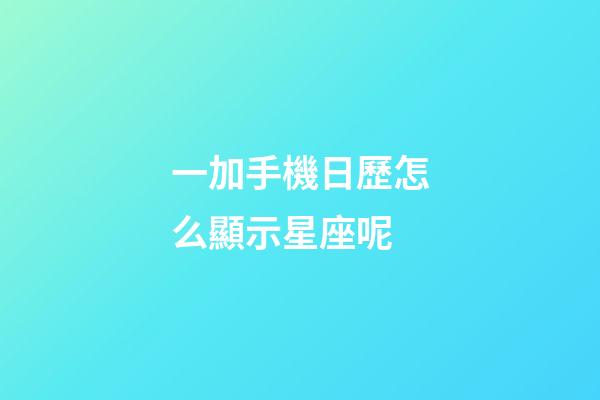 一加手機日歷怎么顯示星座呢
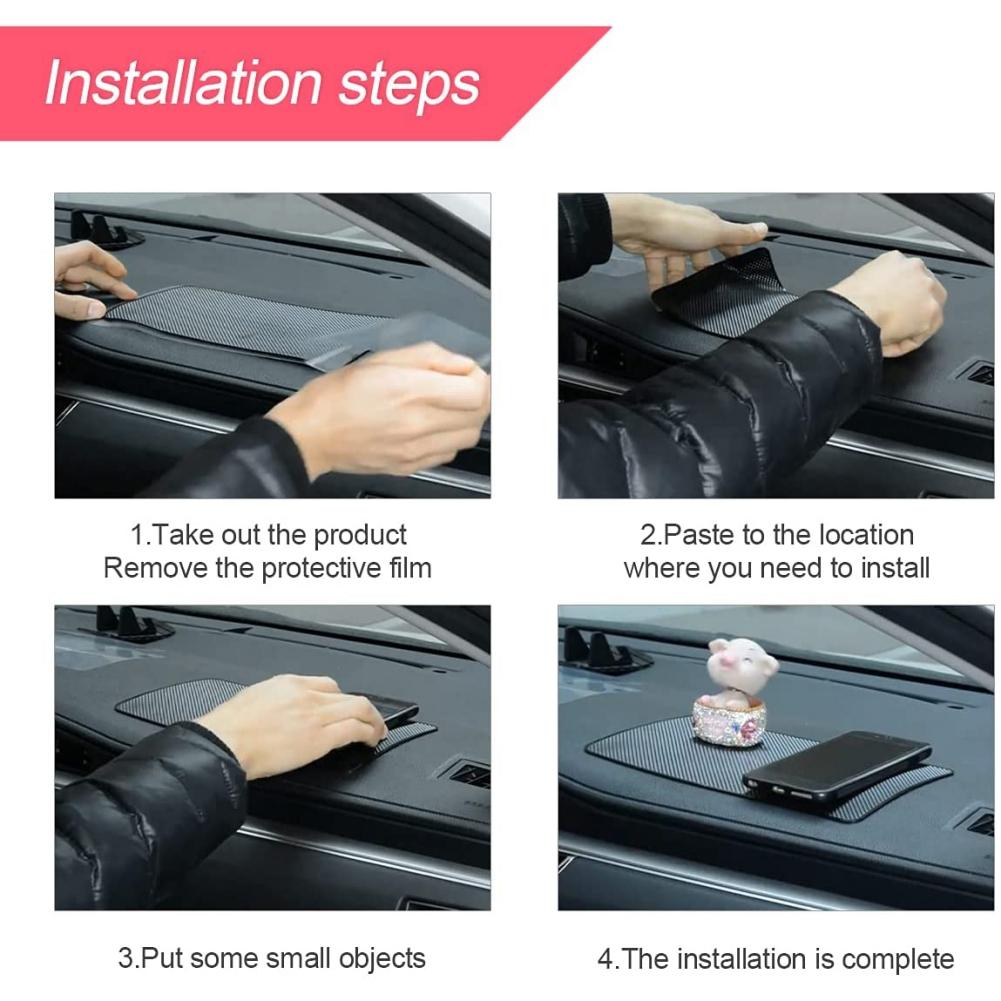 Installation steps

1.Take out the product
Remove the protective film

2.Paste to the location
where you need to install

3.Put some small objects

4.The installation is complete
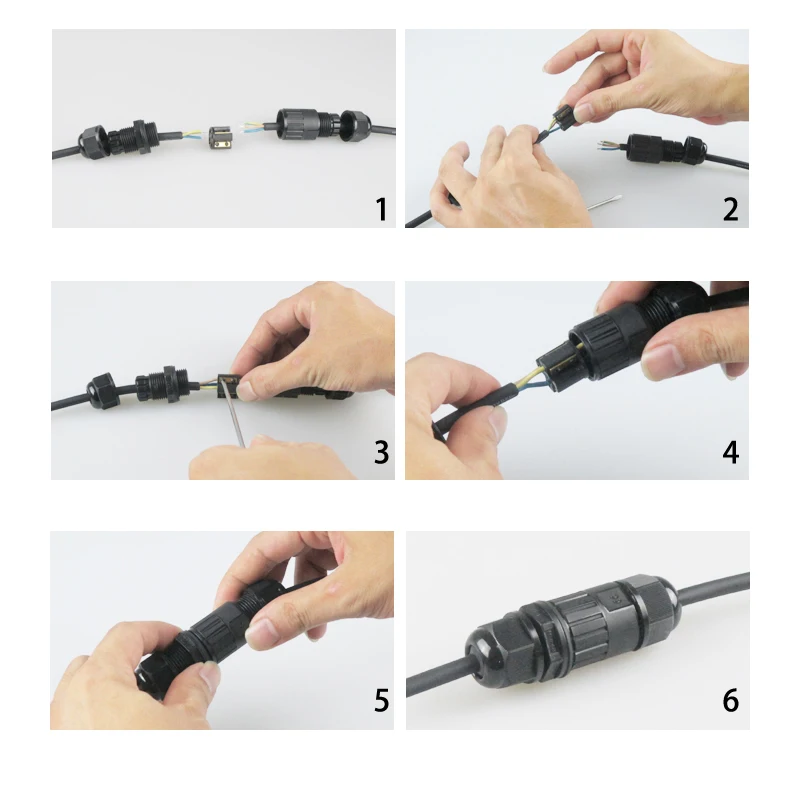 1

2

3

4

5

6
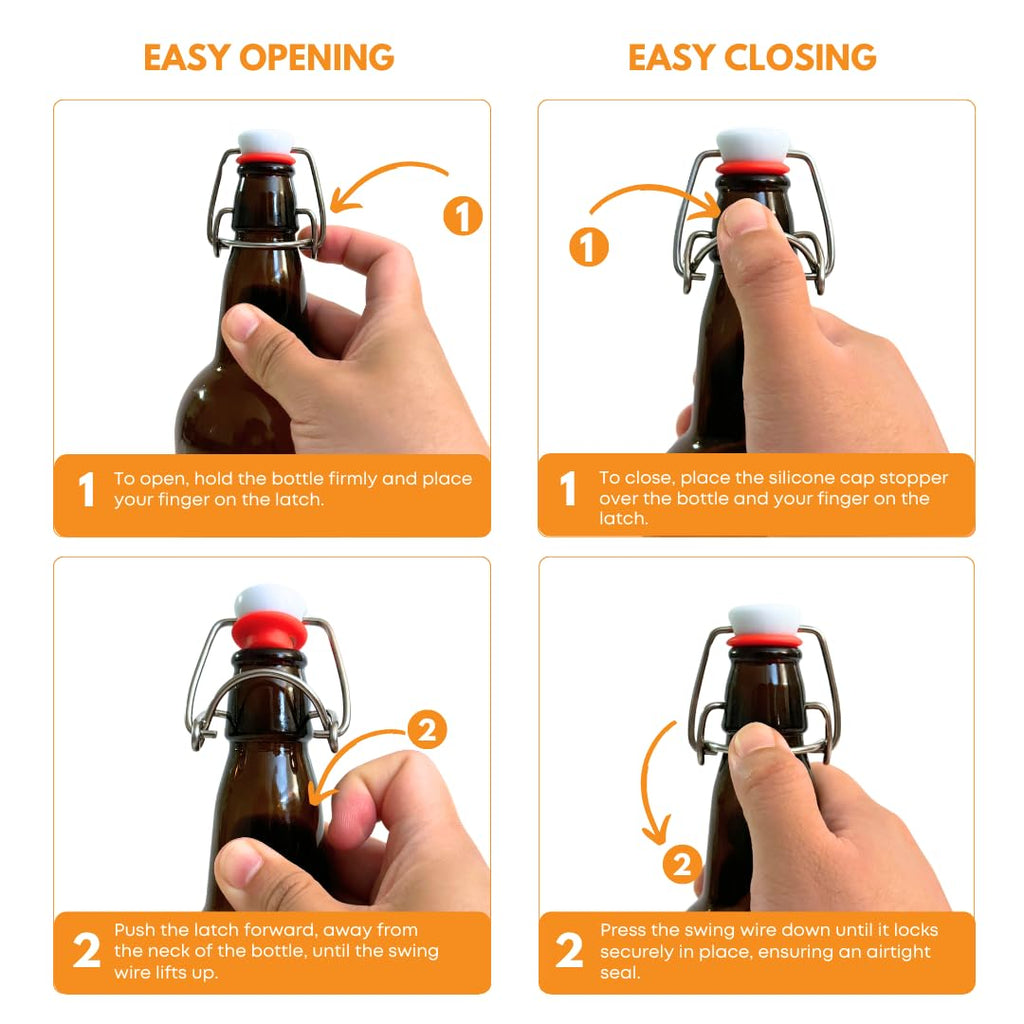 EASY OPENING

1

1 To open, hold the bottle firmly and place your finger on the latch.

2

2 Push the latch forward, away from the neck of the bottle, until the swing wire lifts up.

EASY CLOSING

1

1 To close, place the silicone cap stopper over the bottle and your finger on the latch.

2

2 Press the swing wire down until it locks securely in place, ensuring an airtight seal.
────
Task instructions: Omit the pictures and write out the remaining data exactly.

Solution to this task:
 一加手機日歷怎么顯示星座呢
 Installation steps

1.Take out the product
Remove the protective film

2.Paste to the location
where you need to install

3.Put some small objects

4.The installation is complete
 1

2

3

4

5

6
 EASY OPENING

1

1 To open, hold the bottle firmly and place your finger on the latch.

2

2 Push the latch forward, away from the neck of the bottle, until the swing wire lifts up.

EASY CLOSING

1

1 To close, place the silicone cap stopper over the bottle and your finger on the latch.

2

2 Press the swing wire down until it locks securely in place, ensuring an airtight seal.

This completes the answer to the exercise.